Henry Ford said it first and best, “History is more or less bunk”. Is financial history any different? I ask myself that question a lot lately, almost every time I read something where the analysis compares the current “recession” to the average of something in a prior recessionary period.
For starters, there are precious few prior periods, with less than a dozen downturns worth the name in the last century. So we’re already working from a tiny sample size.( TRUE )
Second, there are oodles of reasons to expect that such situations are closer to unique than analogous. Is the previous example a recession? A depression? Was it in the U.S.? Where were rates going into it? Was it consumer led? What was inflation at the outset? Where was unemployment? What triggered the downturn? What was consumer debt load? I could go on and on, but you get the point I’m sure: History is awfully flawed as a guide for what is going to happen next when you’re dealing with small sample sizes and when inter-period situational variance is so high.( A GOOD POINT )
So, why do it? Why talk about which sectors lead in/out? Why mention that this is the best two-day week in modern market history? Why talk about the length of typical recession since WWII? Why go to any of those lengths? In part because it makes people feel better, which is nice( I AGREE. IT'S A POSITIVE NARRATIVE. ); in part because it gives market analysis the patina of a science( IT'S NOT ), which is wrong but also nice. And, yes, there is also that sometimes there is even some validity to it -- that, all else being equal (which it rarely is), we might things to unspool in a similar way this time as they did the last time something like this happened.( TRUE )
The risks of financial history are higher than ever though. We have more data, better analytical tools, and more people crunching the data, so we can expect to see data on pretty much anything we want to see.
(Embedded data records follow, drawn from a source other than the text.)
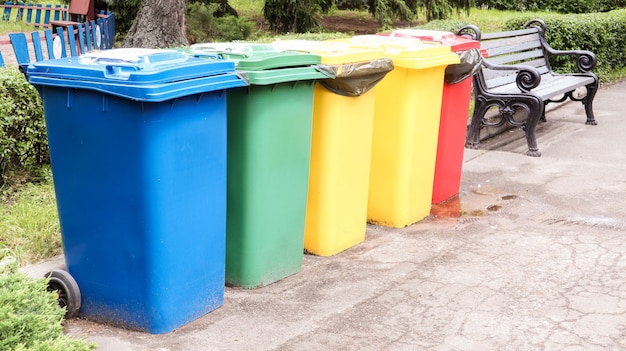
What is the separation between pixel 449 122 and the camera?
5824 mm

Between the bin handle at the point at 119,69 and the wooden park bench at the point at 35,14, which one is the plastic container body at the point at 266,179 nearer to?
the bin handle at the point at 119,69

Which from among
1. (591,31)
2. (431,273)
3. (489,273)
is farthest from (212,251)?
(591,31)

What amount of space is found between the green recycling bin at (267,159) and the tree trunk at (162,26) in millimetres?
7801

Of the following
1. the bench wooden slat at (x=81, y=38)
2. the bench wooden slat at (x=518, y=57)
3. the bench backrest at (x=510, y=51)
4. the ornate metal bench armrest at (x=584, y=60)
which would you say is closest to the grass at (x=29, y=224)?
the bench backrest at (x=510, y=51)

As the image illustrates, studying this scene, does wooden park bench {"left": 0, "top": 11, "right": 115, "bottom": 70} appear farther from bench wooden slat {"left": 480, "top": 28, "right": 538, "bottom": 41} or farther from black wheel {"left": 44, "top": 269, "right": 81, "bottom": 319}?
bench wooden slat {"left": 480, "top": 28, "right": 538, "bottom": 41}

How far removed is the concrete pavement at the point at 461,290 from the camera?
12.2 ft

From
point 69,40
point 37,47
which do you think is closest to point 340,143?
point 37,47

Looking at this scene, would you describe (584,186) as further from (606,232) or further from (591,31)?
(591,31)

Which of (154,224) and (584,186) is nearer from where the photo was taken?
(154,224)

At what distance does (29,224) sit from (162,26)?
7.76 m

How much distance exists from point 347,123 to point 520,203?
2212 mm

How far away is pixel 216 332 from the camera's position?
374cm

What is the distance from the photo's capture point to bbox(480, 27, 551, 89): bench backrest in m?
8.64

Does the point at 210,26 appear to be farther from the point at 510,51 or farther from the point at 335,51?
Answer: the point at 335,51
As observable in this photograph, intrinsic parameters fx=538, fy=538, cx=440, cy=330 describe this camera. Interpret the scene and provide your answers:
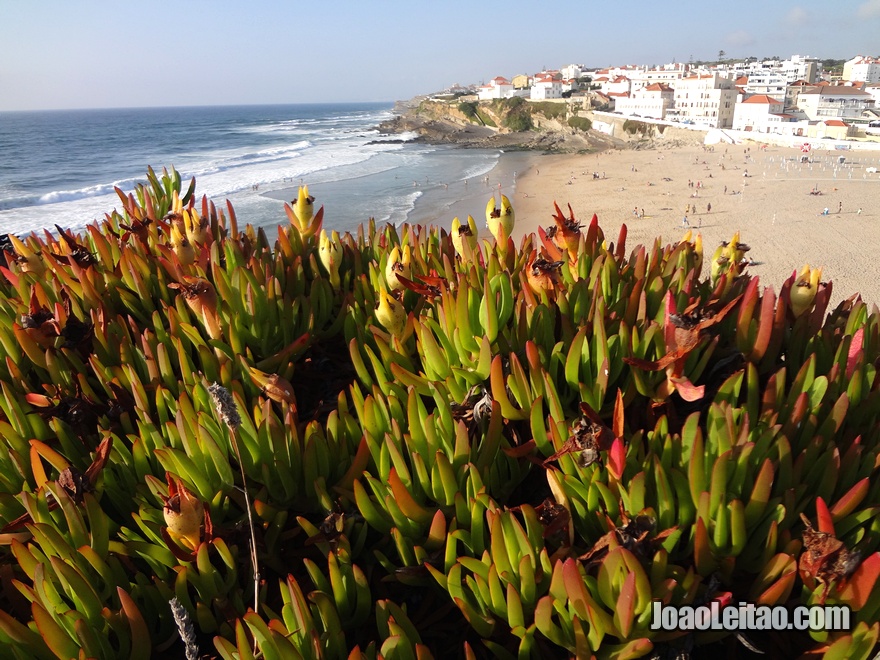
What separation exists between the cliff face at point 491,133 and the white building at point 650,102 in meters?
10.7

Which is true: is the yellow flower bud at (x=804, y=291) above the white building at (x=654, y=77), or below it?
below

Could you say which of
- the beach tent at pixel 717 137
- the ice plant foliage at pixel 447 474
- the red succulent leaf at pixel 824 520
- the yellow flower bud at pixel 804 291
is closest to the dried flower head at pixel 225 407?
the ice plant foliage at pixel 447 474

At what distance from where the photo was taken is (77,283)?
2309 mm

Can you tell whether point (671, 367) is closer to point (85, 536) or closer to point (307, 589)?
point (307, 589)

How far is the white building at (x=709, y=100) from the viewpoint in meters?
65.4

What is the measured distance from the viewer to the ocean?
25.9 m

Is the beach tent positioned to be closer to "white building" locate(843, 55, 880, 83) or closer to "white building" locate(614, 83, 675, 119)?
"white building" locate(614, 83, 675, 119)

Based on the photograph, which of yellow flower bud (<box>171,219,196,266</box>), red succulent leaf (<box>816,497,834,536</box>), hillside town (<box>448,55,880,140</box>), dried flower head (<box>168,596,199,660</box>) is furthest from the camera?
hillside town (<box>448,55,880,140</box>)

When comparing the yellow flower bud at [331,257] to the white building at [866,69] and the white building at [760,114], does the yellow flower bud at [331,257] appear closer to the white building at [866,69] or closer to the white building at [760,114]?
the white building at [760,114]

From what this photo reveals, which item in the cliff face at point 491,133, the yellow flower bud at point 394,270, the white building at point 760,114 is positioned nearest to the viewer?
the yellow flower bud at point 394,270

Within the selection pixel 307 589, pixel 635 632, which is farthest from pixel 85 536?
pixel 635 632

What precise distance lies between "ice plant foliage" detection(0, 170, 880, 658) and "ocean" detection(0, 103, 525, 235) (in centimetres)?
1829

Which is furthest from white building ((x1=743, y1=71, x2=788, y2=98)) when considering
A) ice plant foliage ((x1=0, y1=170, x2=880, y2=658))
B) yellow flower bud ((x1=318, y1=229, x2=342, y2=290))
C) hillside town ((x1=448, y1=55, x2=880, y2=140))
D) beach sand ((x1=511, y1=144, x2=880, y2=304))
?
ice plant foliage ((x1=0, y1=170, x2=880, y2=658))

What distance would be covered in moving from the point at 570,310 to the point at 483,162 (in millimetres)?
48211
There will always be someone tearing apart something to find something interesting, so something interesting will be found. My friend James Altucher has always been great on this subject, ripping holes in pretty much every data-driven rule of thumb by which people claim to trade and/or find market tops and bottoms. They mostly don’t work.( TRUE )
Thoughts?"
"Excel Wankers and Recession Averages
Averaging pretty much anything to do with historical recessions & related bear markets is a meaningless exercise in spreadsheet-based thumb-sucking. Leaving aside my "financial history is bunk” rant, it doesn’t matter whether you’re averaging recession length, severity, or whatever, it’s all pretty much spurious and bullshit. ( IT HAS A LITTLE USE. )
A quick example: There have been nine recession-induced bear markets in the U.S. since the Depression. They have ranged from just under 100 days long, to a little over 900 days. The average (there’s that dangerous word) is 486 days, with a whopping standard deviation (another dangerous word) of 250 days. In other words, based on this tiny data set -- and that is a big part of the problem -- we could expect (ahem) recessions to last anywhere from 0 (okay, -12 actually) to 1,000 days. But it's all crap, from applying averages, to applying standard deviations, to sample sizes, but people pretend it isn't.
The upshot? We have no flipping ideas how long recession-induced bear markets last, and anyone who pretends otherwise is an Excel wanker." ( TRUE )
I agree. These historical comparisons are of limited use, due to the difference in historical context. As well, much of what we're seeing is correlative reasoning, which has some limited use, but doesn't qualify as law-like behavior. Much of what we're doing is simply what we believe is best, and we dress it up with history and models that support our views. Most of the comparisons with the 1930s and the references to Keynes really qualify as narrative placebos, that help us feel better than the comparisons warrant, but we need the help in fighting the fear and aversion to risk, which is endemic now. A Human Agency explantion understands the place of Narrative Thinking, which is all a lot of Economic History and Economics is. They are simply the explanations and theories of more sophisticated medicine men, which is not an insult. Our culture needs its own medicine men to survive. Call them scientists if it helps you feel better.